Why these conventions are needed, and what does it mean in practice? IOCP does read and write socket data sequentially – in another words, the order of packets sent/received is preserved. But once packet leaves IOCP (i.e., we start processing it), it is in our hands now. For any meaningful processing, we need to preserve the ordering. If we read/write data from/to IO completion port using more than one thread, we’ll need some synchronization mechanism, so we read/write in correct order. This introduces unnecessary complexity without any gain in performance – tests have shown that one reading/writing thread per IOCP is more than enough (at least on Windows platform). To be specific, according to Microsoft, even on local TCP loop, you can get max 37000 round-trips per sec (6 core AMD 3.2 GHz) – which is easily digested by single thread, provided that all it does – sends and receives data. So, this is where the first convention comes from. The second convention is based on the same reason: if socket data from one socket is processed by one working thread only, then we don’t need any synchronization mechanism.
In practice, it means that we create one IOCP for several sockets, then subset of these sockets (or even all of them) are processed by one working thread. Of course, there can be many IOCPs, as well as many working threads; all is needed – just to follow the above conventions.
Now, how does it look in the code?

SUPPLIED RECORDS:
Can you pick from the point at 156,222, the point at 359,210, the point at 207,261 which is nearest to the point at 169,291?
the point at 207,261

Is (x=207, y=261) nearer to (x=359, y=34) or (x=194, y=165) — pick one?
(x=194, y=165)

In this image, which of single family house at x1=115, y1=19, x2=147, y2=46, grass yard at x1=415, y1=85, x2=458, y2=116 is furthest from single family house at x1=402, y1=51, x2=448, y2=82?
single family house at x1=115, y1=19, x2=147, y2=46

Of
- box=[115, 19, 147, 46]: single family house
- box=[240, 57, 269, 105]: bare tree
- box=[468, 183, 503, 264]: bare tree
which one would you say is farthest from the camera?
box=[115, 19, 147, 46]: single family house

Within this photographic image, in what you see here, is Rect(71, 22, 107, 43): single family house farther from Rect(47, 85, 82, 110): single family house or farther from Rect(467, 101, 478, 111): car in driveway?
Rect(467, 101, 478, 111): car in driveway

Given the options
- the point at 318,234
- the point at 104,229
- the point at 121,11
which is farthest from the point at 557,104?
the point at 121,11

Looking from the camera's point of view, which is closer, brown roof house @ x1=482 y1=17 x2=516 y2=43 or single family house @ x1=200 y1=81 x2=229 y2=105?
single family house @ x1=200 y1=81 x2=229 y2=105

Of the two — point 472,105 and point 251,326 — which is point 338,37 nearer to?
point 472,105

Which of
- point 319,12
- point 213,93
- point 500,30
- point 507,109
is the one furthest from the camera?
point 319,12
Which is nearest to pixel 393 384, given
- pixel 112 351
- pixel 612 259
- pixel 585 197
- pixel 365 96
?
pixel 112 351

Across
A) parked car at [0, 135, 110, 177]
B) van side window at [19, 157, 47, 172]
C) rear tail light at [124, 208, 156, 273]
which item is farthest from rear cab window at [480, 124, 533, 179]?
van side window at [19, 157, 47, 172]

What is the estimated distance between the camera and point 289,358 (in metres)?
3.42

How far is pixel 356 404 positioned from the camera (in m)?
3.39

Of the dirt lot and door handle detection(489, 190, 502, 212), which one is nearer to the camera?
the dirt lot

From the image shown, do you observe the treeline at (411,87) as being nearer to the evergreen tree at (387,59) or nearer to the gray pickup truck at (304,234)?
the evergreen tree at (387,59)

AIM A: Decide whether each statement below agrees with the IOCP text, answering yes or no and quoting the words of the text that settle it. (i) IOCP keeps the order of packets sent and received. (ii) Reading and writing with more than one thread per IOCP brings a gain in performance. (iii) Only one IOCP may exist.
AIM B: Write out everything in the IOCP text from "In practice, it" down to "the above conventions.".
AIM C: Write what comes next in the IOCP text, picking up after its final sentence.

TASK ANSWER A:
(i) Yes: "the order of packets sent/received is preserved"
(ii) No: "This introduces unnecessary complexity without any gain in performance"
(iii) No: "Of course, there can be many IOCPs, as well as many working threads"

TASK ANSWER B:
In practice, it means that we create one IOCP for several sockets, then subset of these sockets (or even all of them) are processed by one working thread. Of course, there can be many IOCPs, as well as many working threads; all is needed – just to follow the above conventions.

TASK ANSWER C:
There are 4 main classes:
CSimpleIOCP
. This is the main class that implements IO completion port and one IOCP thread. CSimpleSocket
. This is an actual socket implementation. It can work as standalone socket (i.e., blocking socket), or it can take an existing CSimpleIOCP
as a parameter; in a latter case, it becomes non-blocking socket, and should be used only via CSimpleIOCP
callback functions (more on that later). CSimpleIOCPPool
. This is just a collection (pool) of CSimpleIOCP
instances. CSimpleServerSocket
. This is an extension of the socket that acts as a server. All is does – listens on a specified address/port. Once is gets a connection, it calls a callback function, where you initialize CSimpleSocket
with given SOCKET
, and then continue with your program logic.
Also, there are few helper classes:
CSimpleNetManager
. This singleton class is used internally by previous 4 classes for network initialization, closure, adapter questioning, etc. CSimpleSSL
. This class used internally by CSimpleSocket
for SSL processing (if any).
This implementation uses fast delegates (http://www.codeproject.com/Articles/7150/Member-Function-Pointers-and-the-Fastest-Possible) for callback functionality.
Using the Code
Let’s start putting pieces together.
Implementing server (you can skip this part if you need client only).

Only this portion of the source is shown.